Jai Hind! Jai Gyan! India on the Internet Archive
In India, many speeches begin or end with the phrase “Jai Hind.” Jai means “long live” and “Hind” of course is the great Republic of India, the largest democracy in the world. Jawaharlal Nehru popularized this phrase, and it became the battle cry of the fight for liberation. “Gyan” means knowledge, and I have taken to ending my speeches in India with “Jai Hind! Jai Gyan!”
In this blog post, I’d like to tell you a little bit about my work in India, talk about some of the amazing resources having to do with India on the Internet Archive, and recognize some of my colleagues who have shown me so much kindness and given me so much inspiration.
India was not a complete stranger to me. It was one of the stops in my Internet travelogue Exploring the Internet, I finished one of my first books on a houseboat in Srinigar, and India played an important role in the Internet World’s Fair, and I was honored to have His Holiness the Dalai Lama write the foreword to my book about the fair and allowed me to present him a copy in Dharamshala.
For the last years however, I’ve been spending a great deal of my time in this amazing country. I wrote about my passage to India last year in the book Code Swaraj, which is of course available for free, no rights reserved, and has been translated into Hindi, Urdu, Bangla, Punjabi, Gujarati, Kannada, Martha, Tamil, and Telugu. My fascination with and commitment to India comes from many sources, but I was particularly inspired by the movement for liberation and the lessons we can learn from Mahatma Gandhi for how one can confront authority and change the world.
My work in India has been made possible by a generous grant from the Arcadia, to whom I am immensely grateful for allowing me to pursue this work.

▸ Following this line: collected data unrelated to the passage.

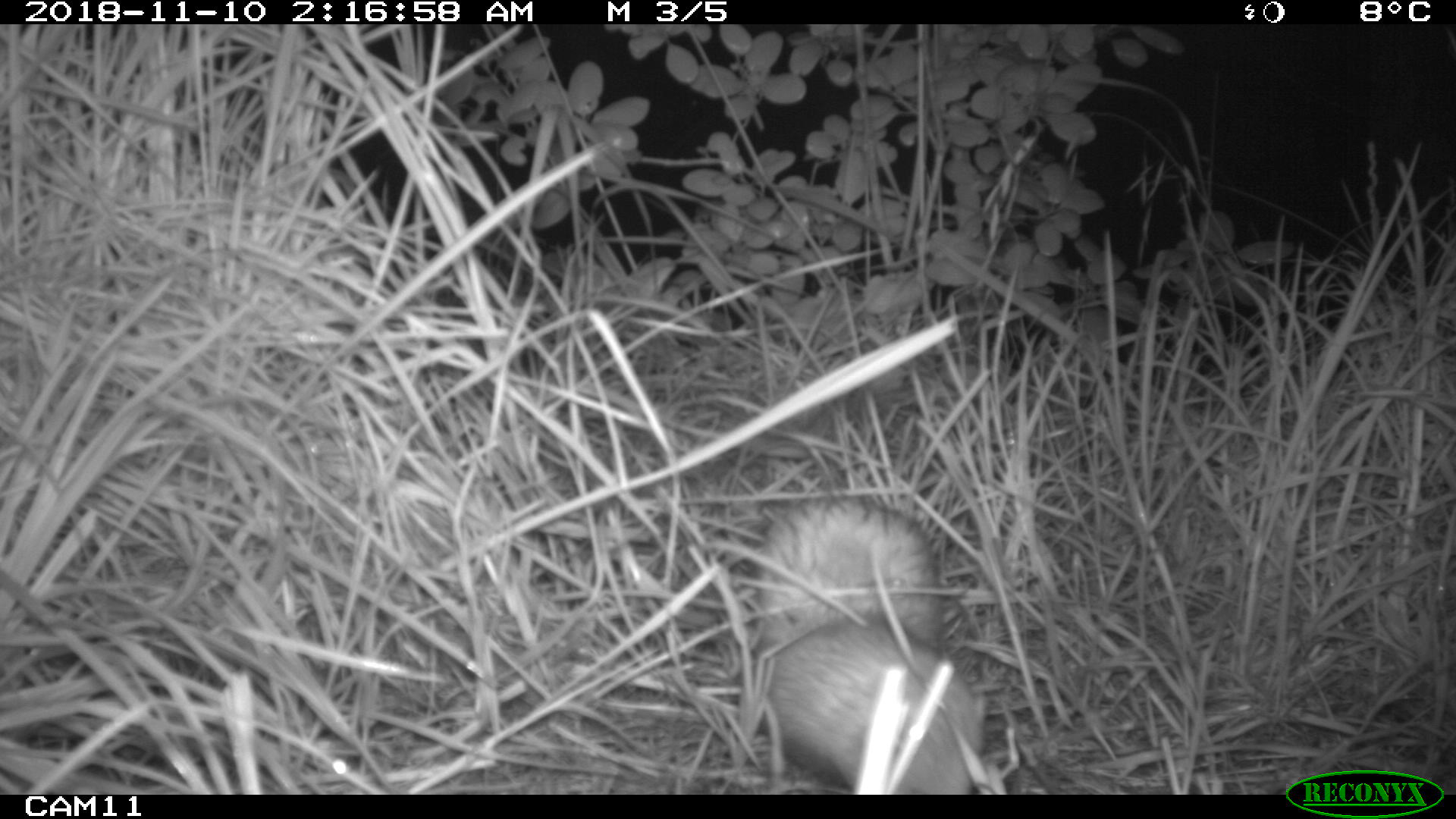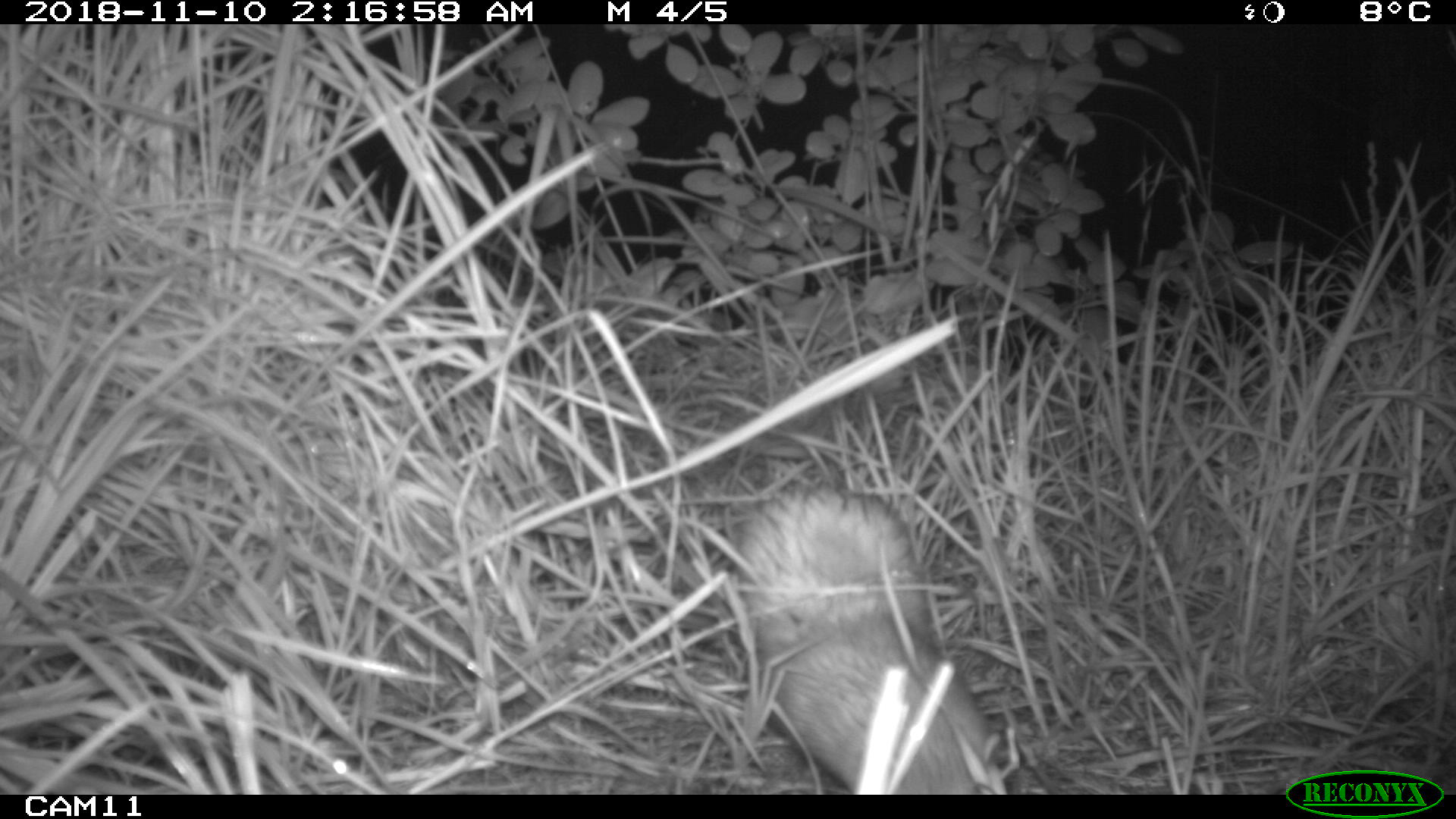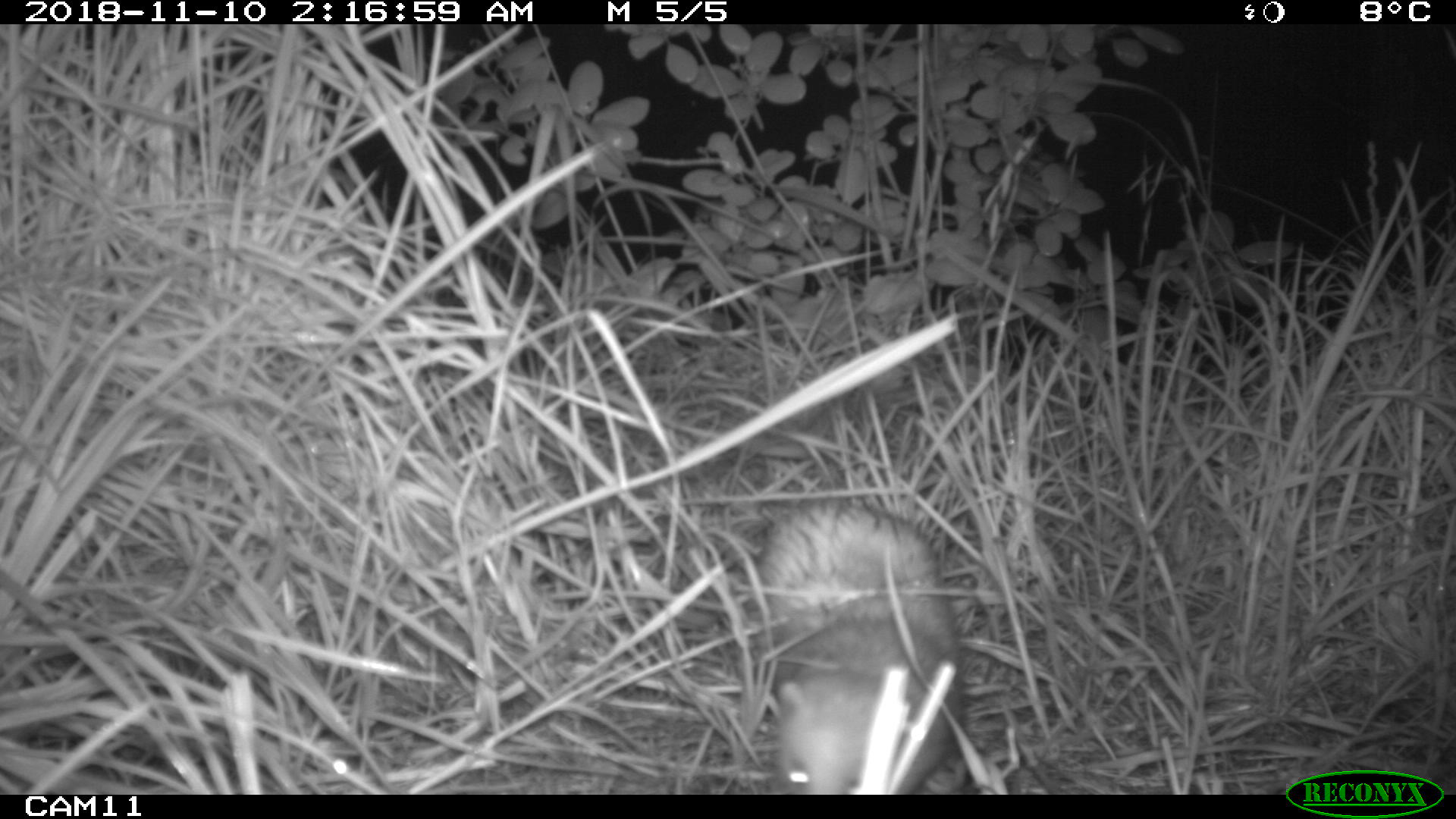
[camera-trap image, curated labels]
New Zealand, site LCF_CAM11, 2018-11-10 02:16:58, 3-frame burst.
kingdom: Animalia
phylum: Chordata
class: Mammalia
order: Carnivora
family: Mustelidae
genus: Mustela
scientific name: Mustela furo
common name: ferret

Arcadia has been instrumental in promoting open access throughout the world, including support for the Internet Archive and many other groups.
The Internet Archive now hosts one of the very largest collections of materials by and about India. Let me tell you about a few of these:
- The Public Library of India is a collection of books mirrored from the Internet in over 100 languages. Many of those books we archived are no longer available in their original locations, so we are thrilled that the Internet Archive became a home for these valuable materials. Some of the scans are old, some of the metadata and quality control is not so good, but the materials are unique and our 425,121 texts have received over 62 million views.
- Because the metadata on the Public Library of India had been entered in Roman characters, that made the collection much less useful for non-Roman scripts, a team of Wikipedians led by my friend Arjuna Rao Chavala painstakingly reentered the titles and creators for 17,655 books in Telugu into the original script, making the books findable for those that speak those languages. That effort is now being replicated for other languages, such as Kannada and Tamil.
- One of my personal passions has been the Hind Swaraj collection, which is devoted to the fight for Indian independence. The collection features 595 works about Gandhi Ji including all 100 volumes of his Complete Works, as well as the complete works of Nehru, Ambedkar, and substantial collections of texts and audio by figures such as Rabindranath Tagore, Sarvepalli Radhakrishnan, Subhas Chandra Bose, and Saradar Patel.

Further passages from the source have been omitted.